Yesterday, 2022-11-28, we needed to do some fairly urgent maintenance work on the DEOSS Community Server. One of its hard disks was failing. The server resides in a data centre in York, and Bytemark (my upstream provider) engineers undertook the work. This is a fairly common operation for its engineers. Nevertheless, there was still the possibility of unforeseen technical issues.
The server uses two disks in a “RAID 1” arrangement, so that if one disk fails, the data is retained on the other disk. When the faulty disk is replaced, the RAID will then write a copy of the data back to the new disk.
Work was initially scheduled for Monday, 2022-11-28, 10:00 UTC. However we hit a small snag. I back-up the server daily to a local machine via RSync. So data loss was unlikely. However if the repair did fail completely, then I wanted to ensure a replacement server could be implemented quickly, without securely squirting 200GiB data across the internet.
So, in addition to my local off-site backups, Bytemark kindly provided me with a backup system that is local to the server, just in case things went wrong. Having a complete dataset in the same building as the server would enable us to build a new server much more quickly if things went badly wrong.
We planned to create this additional backup over the previous weekend. But unfortunately, the backup volume was limited to 100GiB. Bytemark fixed that limitation Monday morning. Which meant that the full backup did not complete until later that day.
Consequently, the the disk swap was not undertaken until 16:00 on Monday afternoon. Fortunately for users, the server remained up for all that time. The swap itself took about 30 minutes. However the reboot took over two hours as a program called ‘fsck’ checked the remaining RAID disk for errors, prior to rebuilding the RAID across onto the replacement second RAID disk. Consequently, the Server went live and became usable again at approximately 18:38. This meant we had a total of 2 hours and 38 minutes actual downtime. This was a little longer than I hoped. But considering the circumstances, it really wasn’t too bad.

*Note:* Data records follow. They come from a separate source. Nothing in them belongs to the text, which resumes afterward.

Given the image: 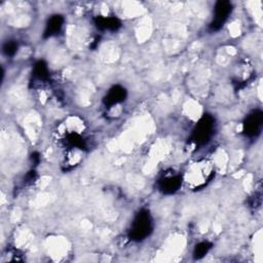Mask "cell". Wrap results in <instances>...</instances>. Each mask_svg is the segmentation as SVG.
Instances as JSON below:
<instances>
[{
	"label": "cell",
	"instance_id": "2",
	"mask_svg": "<svg viewBox=\"0 0 263 263\" xmlns=\"http://www.w3.org/2000/svg\"><path fill=\"white\" fill-rule=\"evenodd\" d=\"M230 11H231V4L229 2L217 3L216 8H215V13H216L215 21L222 23L224 20H226L227 15L230 13Z\"/></svg>",
	"mask_w": 263,
	"mask_h": 263
},
{
	"label": "cell",
	"instance_id": "1",
	"mask_svg": "<svg viewBox=\"0 0 263 263\" xmlns=\"http://www.w3.org/2000/svg\"><path fill=\"white\" fill-rule=\"evenodd\" d=\"M214 175V164L206 160L200 159L192 162L184 175V181L192 188L204 186Z\"/></svg>",
	"mask_w": 263,
	"mask_h": 263
}]
</instances>
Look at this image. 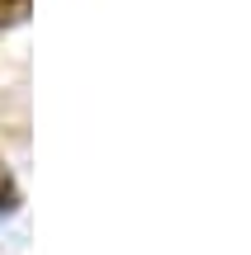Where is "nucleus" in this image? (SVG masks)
Wrapping results in <instances>:
<instances>
[{
	"mask_svg": "<svg viewBox=\"0 0 251 255\" xmlns=\"http://www.w3.org/2000/svg\"><path fill=\"white\" fill-rule=\"evenodd\" d=\"M28 5H33V0H0V28H5V24H19V19L28 14Z\"/></svg>",
	"mask_w": 251,
	"mask_h": 255,
	"instance_id": "obj_1",
	"label": "nucleus"
},
{
	"mask_svg": "<svg viewBox=\"0 0 251 255\" xmlns=\"http://www.w3.org/2000/svg\"><path fill=\"white\" fill-rule=\"evenodd\" d=\"M19 203V189H14V180H9V170L0 165V213H9Z\"/></svg>",
	"mask_w": 251,
	"mask_h": 255,
	"instance_id": "obj_2",
	"label": "nucleus"
}]
</instances>
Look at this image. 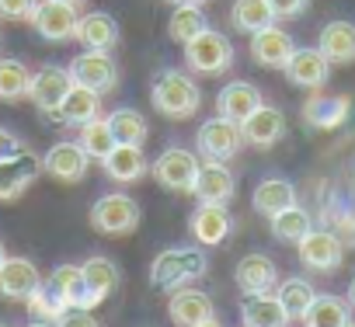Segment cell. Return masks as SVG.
Listing matches in <instances>:
<instances>
[{
	"mask_svg": "<svg viewBox=\"0 0 355 327\" xmlns=\"http://www.w3.org/2000/svg\"><path fill=\"white\" fill-rule=\"evenodd\" d=\"M150 105L157 115L171 118V122H182L192 118L202 105L199 84L185 73V70H160L153 87H150Z\"/></svg>",
	"mask_w": 355,
	"mask_h": 327,
	"instance_id": "1",
	"label": "cell"
},
{
	"mask_svg": "<svg viewBox=\"0 0 355 327\" xmlns=\"http://www.w3.org/2000/svg\"><path fill=\"white\" fill-rule=\"evenodd\" d=\"M209 272V258L199 247H167L150 265V285L160 292H174L192 279H202Z\"/></svg>",
	"mask_w": 355,
	"mask_h": 327,
	"instance_id": "2",
	"label": "cell"
},
{
	"mask_svg": "<svg viewBox=\"0 0 355 327\" xmlns=\"http://www.w3.org/2000/svg\"><path fill=\"white\" fill-rule=\"evenodd\" d=\"M182 49H185V67L202 77H220L223 70L234 67V42L216 28H202Z\"/></svg>",
	"mask_w": 355,
	"mask_h": 327,
	"instance_id": "3",
	"label": "cell"
},
{
	"mask_svg": "<svg viewBox=\"0 0 355 327\" xmlns=\"http://www.w3.org/2000/svg\"><path fill=\"white\" fill-rule=\"evenodd\" d=\"M143 213H139V202L129 199L125 192H112V195H101L94 206H91V227L98 233H108V237H125L139 227Z\"/></svg>",
	"mask_w": 355,
	"mask_h": 327,
	"instance_id": "4",
	"label": "cell"
},
{
	"mask_svg": "<svg viewBox=\"0 0 355 327\" xmlns=\"http://www.w3.org/2000/svg\"><path fill=\"white\" fill-rule=\"evenodd\" d=\"M199 168H202V164L196 160L192 150L171 146V150H164V153L150 164V175L157 178L160 188H167V192H174V195H189L192 185H196Z\"/></svg>",
	"mask_w": 355,
	"mask_h": 327,
	"instance_id": "5",
	"label": "cell"
},
{
	"mask_svg": "<svg viewBox=\"0 0 355 327\" xmlns=\"http://www.w3.org/2000/svg\"><path fill=\"white\" fill-rule=\"evenodd\" d=\"M199 146V153L206 157V160H234L237 153H241V146H244V136H241V125L237 122H230V118H223V115H216V118H206L202 125H199V139H196Z\"/></svg>",
	"mask_w": 355,
	"mask_h": 327,
	"instance_id": "6",
	"label": "cell"
},
{
	"mask_svg": "<svg viewBox=\"0 0 355 327\" xmlns=\"http://www.w3.org/2000/svg\"><path fill=\"white\" fill-rule=\"evenodd\" d=\"M296 251H300V261L310 268V272H338L341 268V261H345V244H341V237L334 233V230H327V227H320V230H310L300 244H296Z\"/></svg>",
	"mask_w": 355,
	"mask_h": 327,
	"instance_id": "7",
	"label": "cell"
},
{
	"mask_svg": "<svg viewBox=\"0 0 355 327\" xmlns=\"http://www.w3.org/2000/svg\"><path fill=\"white\" fill-rule=\"evenodd\" d=\"M39 171H42V157H35L32 150L4 157L0 160V202H18L32 188Z\"/></svg>",
	"mask_w": 355,
	"mask_h": 327,
	"instance_id": "8",
	"label": "cell"
},
{
	"mask_svg": "<svg viewBox=\"0 0 355 327\" xmlns=\"http://www.w3.org/2000/svg\"><path fill=\"white\" fill-rule=\"evenodd\" d=\"M192 195L206 206H230L234 195H237V178L223 160H206L196 175Z\"/></svg>",
	"mask_w": 355,
	"mask_h": 327,
	"instance_id": "9",
	"label": "cell"
},
{
	"mask_svg": "<svg viewBox=\"0 0 355 327\" xmlns=\"http://www.w3.org/2000/svg\"><path fill=\"white\" fill-rule=\"evenodd\" d=\"M28 21L46 42L60 46V42H70L73 32H77V8L60 4V0H39Z\"/></svg>",
	"mask_w": 355,
	"mask_h": 327,
	"instance_id": "10",
	"label": "cell"
},
{
	"mask_svg": "<svg viewBox=\"0 0 355 327\" xmlns=\"http://www.w3.org/2000/svg\"><path fill=\"white\" fill-rule=\"evenodd\" d=\"M87 168H91V157L84 153L80 143H70V139L49 146L46 157H42V171H46L49 178L63 182V185H77V182H84Z\"/></svg>",
	"mask_w": 355,
	"mask_h": 327,
	"instance_id": "11",
	"label": "cell"
},
{
	"mask_svg": "<svg viewBox=\"0 0 355 327\" xmlns=\"http://www.w3.org/2000/svg\"><path fill=\"white\" fill-rule=\"evenodd\" d=\"M70 80L73 84H84L98 94L105 91H115L119 84V70H115V60L108 53H98V49H84L73 63H70Z\"/></svg>",
	"mask_w": 355,
	"mask_h": 327,
	"instance_id": "12",
	"label": "cell"
},
{
	"mask_svg": "<svg viewBox=\"0 0 355 327\" xmlns=\"http://www.w3.org/2000/svg\"><path fill=\"white\" fill-rule=\"evenodd\" d=\"M49 285L56 289V296H60L70 310H94V306H101V303L108 299V296H101L98 289H91V285L84 282V272H80L77 265H60V268H53Z\"/></svg>",
	"mask_w": 355,
	"mask_h": 327,
	"instance_id": "13",
	"label": "cell"
},
{
	"mask_svg": "<svg viewBox=\"0 0 355 327\" xmlns=\"http://www.w3.org/2000/svg\"><path fill=\"white\" fill-rule=\"evenodd\" d=\"M286 80L293 87H303V91H320L331 77V60L320 53V49H293L289 63L282 67Z\"/></svg>",
	"mask_w": 355,
	"mask_h": 327,
	"instance_id": "14",
	"label": "cell"
},
{
	"mask_svg": "<svg viewBox=\"0 0 355 327\" xmlns=\"http://www.w3.org/2000/svg\"><path fill=\"white\" fill-rule=\"evenodd\" d=\"M39 285H42V275H39L35 261H28V258H4L0 261V299L25 303Z\"/></svg>",
	"mask_w": 355,
	"mask_h": 327,
	"instance_id": "15",
	"label": "cell"
},
{
	"mask_svg": "<svg viewBox=\"0 0 355 327\" xmlns=\"http://www.w3.org/2000/svg\"><path fill=\"white\" fill-rule=\"evenodd\" d=\"M70 84H73L70 80V70H63V67H42L28 80V98H32V105L39 112L56 115V108H60L63 94L70 91Z\"/></svg>",
	"mask_w": 355,
	"mask_h": 327,
	"instance_id": "16",
	"label": "cell"
},
{
	"mask_svg": "<svg viewBox=\"0 0 355 327\" xmlns=\"http://www.w3.org/2000/svg\"><path fill=\"white\" fill-rule=\"evenodd\" d=\"M241 136H244V143H251V146H258V150H268V146H275L282 136H286V115L279 112V108H272V105H258L244 122H241Z\"/></svg>",
	"mask_w": 355,
	"mask_h": 327,
	"instance_id": "17",
	"label": "cell"
},
{
	"mask_svg": "<svg viewBox=\"0 0 355 327\" xmlns=\"http://www.w3.org/2000/svg\"><path fill=\"white\" fill-rule=\"evenodd\" d=\"M293 49H296L293 35L282 32L279 25H268V28H261V32L251 35V56H254V63L265 67V70H282V67L289 63Z\"/></svg>",
	"mask_w": 355,
	"mask_h": 327,
	"instance_id": "18",
	"label": "cell"
},
{
	"mask_svg": "<svg viewBox=\"0 0 355 327\" xmlns=\"http://www.w3.org/2000/svg\"><path fill=\"white\" fill-rule=\"evenodd\" d=\"M234 282L244 296H261V292H272L279 285V268L265 254H244L234 268Z\"/></svg>",
	"mask_w": 355,
	"mask_h": 327,
	"instance_id": "19",
	"label": "cell"
},
{
	"mask_svg": "<svg viewBox=\"0 0 355 327\" xmlns=\"http://www.w3.org/2000/svg\"><path fill=\"white\" fill-rule=\"evenodd\" d=\"M348 112H352V101H348L345 94L313 91V94L303 101V122H306L310 129H320V132L338 129V125L348 118Z\"/></svg>",
	"mask_w": 355,
	"mask_h": 327,
	"instance_id": "20",
	"label": "cell"
},
{
	"mask_svg": "<svg viewBox=\"0 0 355 327\" xmlns=\"http://www.w3.org/2000/svg\"><path fill=\"white\" fill-rule=\"evenodd\" d=\"M167 310H171V320H174L178 327H196V324L216 317V303H213V296L202 292V289H174Z\"/></svg>",
	"mask_w": 355,
	"mask_h": 327,
	"instance_id": "21",
	"label": "cell"
},
{
	"mask_svg": "<svg viewBox=\"0 0 355 327\" xmlns=\"http://www.w3.org/2000/svg\"><path fill=\"white\" fill-rule=\"evenodd\" d=\"M230 227H234V220H230L227 206H206V202H202V206L189 216V233H192L196 244H202V247L223 244V240L230 237Z\"/></svg>",
	"mask_w": 355,
	"mask_h": 327,
	"instance_id": "22",
	"label": "cell"
},
{
	"mask_svg": "<svg viewBox=\"0 0 355 327\" xmlns=\"http://www.w3.org/2000/svg\"><path fill=\"white\" fill-rule=\"evenodd\" d=\"M101 168H105V175H108L112 182H119V185H132V182H139V178L150 171V164H146V157H143V146L115 143L112 153L101 160Z\"/></svg>",
	"mask_w": 355,
	"mask_h": 327,
	"instance_id": "23",
	"label": "cell"
},
{
	"mask_svg": "<svg viewBox=\"0 0 355 327\" xmlns=\"http://www.w3.org/2000/svg\"><path fill=\"white\" fill-rule=\"evenodd\" d=\"M73 39L84 46V49H98V53H112L115 42H119V21L105 11H91L84 18H77V32Z\"/></svg>",
	"mask_w": 355,
	"mask_h": 327,
	"instance_id": "24",
	"label": "cell"
},
{
	"mask_svg": "<svg viewBox=\"0 0 355 327\" xmlns=\"http://www.w3.org/2000/svg\"><path fill=\"white\" fill-rule=\"evenodd\" d=\"M261 105V91L251 84V80H230L220 94H216V112L230 122H244L254 108Z\"/></svg>",
	"mask_w": 355,
	"mask_h": 327,
	"instance_id": "25",
	"label": "cell"
},
{
	"mask_svg": "<svg viewBox=\"0 0 355 327\" xmlns=\"http://www.w3.org/2000/svg\"><path fill=\"white\" fill-rule=\"evenodd\" d=\"M98 115H101V94L84 87V84H70V91L63 94V101L56 108V118L63 125H84Z\"/></svg>",
	"mask_w": 355,
	"mask_h": 327,
	"instance_id": "26",
	"label": "cell"
},
{
	"mask_svg": "<svg viewBox=\"0 0 355 327\" xmlns=\"http://www.w3.org/2000/svg\"><path fill=\"white\" fill-rule=\"evenodd\" d=\"M317 49L331 60V67L338 63V67H348V63H355V25L352 21H327L324 28H320V42H317Z\"/></svg>",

However, the server still ran rather slowly for a few more hours as the RAID array rebuilt itself across onto the new disk. The RAID completed at around 23:00 Monday evening. Since then, I have performed fairly extensive tests on the server and all seems well. However, if you are DEOSS customer and still have any problems with your service, then please contact me though the usual channels.
(RAID=’redundant array of inexpensive disks’.)